---------- Texto

-séptima temporada-

lunes, 28 de marzo de 2011

Intimidades, inquisición

Hoy me encontré con mi viejo ginecólogo en la clínica de consultorios externos. "¿Por qué ya no escribís más en tu blog?" me preguntó.

Yo le respondí: "No sé, estoy terminando la carrera, me colgué; tal vez porque sólo necesito tomarme un recreo, o por ahí se agotó la materia narrativa que puedan darme los personajes como voces, a nivel ideológico casi se podría decir..."

-Claro, claro -me dijo él mientras se abanicaba con unos bonos de la obra social, y después me preguntó la razón por la cual yo no había vuelto a verlo (que era lo que temía que pasara).
Yo estaba en la sala de espera buscando un minuto libre de la secretaria para sacar turno con mi nuevo ginecólogo. Eso generaba toda una situación incómoda que quería evitar porque no sé cómo se maneja esto del "cambio de contratación de servicios", digamos. A veces tengo que ir al supermercado de los chinos que queda en la cuadra siguiente al almacén donde compro siempre y con cuyo dueño hablo amistosamente del clima o de Fabián Rinaudo. Yo siempre le compro al almacén pero, cuando quiero uva moscatel, no hay tutía, la de los chinos no falla, tengo que ir al supermercado. Pero qué le voy a andar explicando al almacenero tan querible por qué en esa oportunidad no le compro a él (¿será el hollejo de sus uvas lo suficientemente grueso como para que el señor alcance a deglutir una autocrítica?). Me he visto obligada a dar la vuelta manzana y cuatriplicar el recorrido con tal de no enfrentar (que me vea pasar por la vereda de enfrente cargando la bolsa estampada con el dragón rojo sólo fermentaría el bochorno) la situación. He llegado a camuflar más de un vívere entre el ciprés podadito del jardín delantero de una vecina para recién después entrar al almacén, porque no, no da caer al negocio con la bolsa del delito, oriental traición. No sé cómo resuelven esto ustedes en sus barrios...

Y la verdad es que me dio la misma vergüenza cuando el Dr. Humbert me hizo esa pregunta, y creo que hasta un poco de pena también cuando comprobé la inmaculada prolijidad de su blanco uniforme, era como verlo fregando el guardapolvo en esas tablas de madera con el pan de jabón, arruinándose las manos ¿para qué? ¿para que yo lo traicione y sin aviso cambie de profesional? Quizá la causa de que nuestra relación médico-paciente no haya florecido tenga que ver con la falta de tiempo para desarrollar un vínculo de confianza sólido, mediante el cual el diálogo clínico podría arrojar más luz sobre potenciales diagnosis. Que hubiese intentado abusar de mí ("attempted to molest me" sería una acusación más exacta) también debe haber influido.

--------------------
---------- Material proporcionado

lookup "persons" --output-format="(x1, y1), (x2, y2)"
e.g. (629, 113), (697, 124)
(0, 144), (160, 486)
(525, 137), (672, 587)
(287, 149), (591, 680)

--------------------
---------- Material proporcionado

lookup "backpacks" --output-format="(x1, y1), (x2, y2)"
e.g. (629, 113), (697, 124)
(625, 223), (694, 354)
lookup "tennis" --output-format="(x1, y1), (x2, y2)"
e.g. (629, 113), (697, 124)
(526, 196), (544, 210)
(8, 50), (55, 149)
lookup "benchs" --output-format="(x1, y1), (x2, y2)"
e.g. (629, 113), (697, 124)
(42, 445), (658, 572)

--------------------

§ Instrucciones
• a. Según la entrada del blog, ¿qué producto obliga a ir al supermercado de los chinos porque el almacén no lo tiene?
• b. Resume la entrada del blog en dos oraciones.
• c. Prolonga la entrada del blog sobre el encuentro con el ginecólogo a partir de su última oración.
El listado procede de una fuente distinta.

§ Respuestas en orden
• a. La uva moscatel.

• b. En la clínica, quien escribe se cruza con su antiguo ginecólogo, el Dr. Humbert, que le pregunta por qué dejó el blog y por qué no volvió a su consulta. Esa pregunta le da la misma vergüenza que comprar en el supermercado de los chinos en vez de en su almacén de siempre, aunque reconoce que el intento de abuso del médico también debe haber pesado en que la relación no prosperara.

• c.
Por suerte él fue el que dio pie para cortar la charla:
-¿Por qué no probar con una propuesta más realista y al mismo tiempo introspectiva? Volver a la tradición del diario íntimo... ¿Has leído a Mouriauge? -concluyó la pregunta dibujando con el índice sobre mis pechos un signo de interrogación que remató con la presión de la yema de su dedo en mi pezón izquierdo, como puntuando el signo o apretando un botón.
Encontré ambas cosas de pésimo gusto:
-Mouriauge es un producto de la ficción basura. El pacto de lectura más rudimentario que se puede proponer, el de la reality-TV.

Como si hubiera previsto mi pueril arrebato de indignación estética, el Dr. Humbert extrajo una muestra gratis de anticonceptivos del bolsillo de su guardapolvo. La punta ensangrentada de un guante de látex se asomó y, después de agarrar la cajita, hice como que metía rápido la cabeza en una nota periodística sobre la enfermedad terminal del caballo de polo de un nieto de Mirtha Legrand.

Con el rabillo del ojo lo vi desaparecer tras una puerta vaivén de acceso restringido.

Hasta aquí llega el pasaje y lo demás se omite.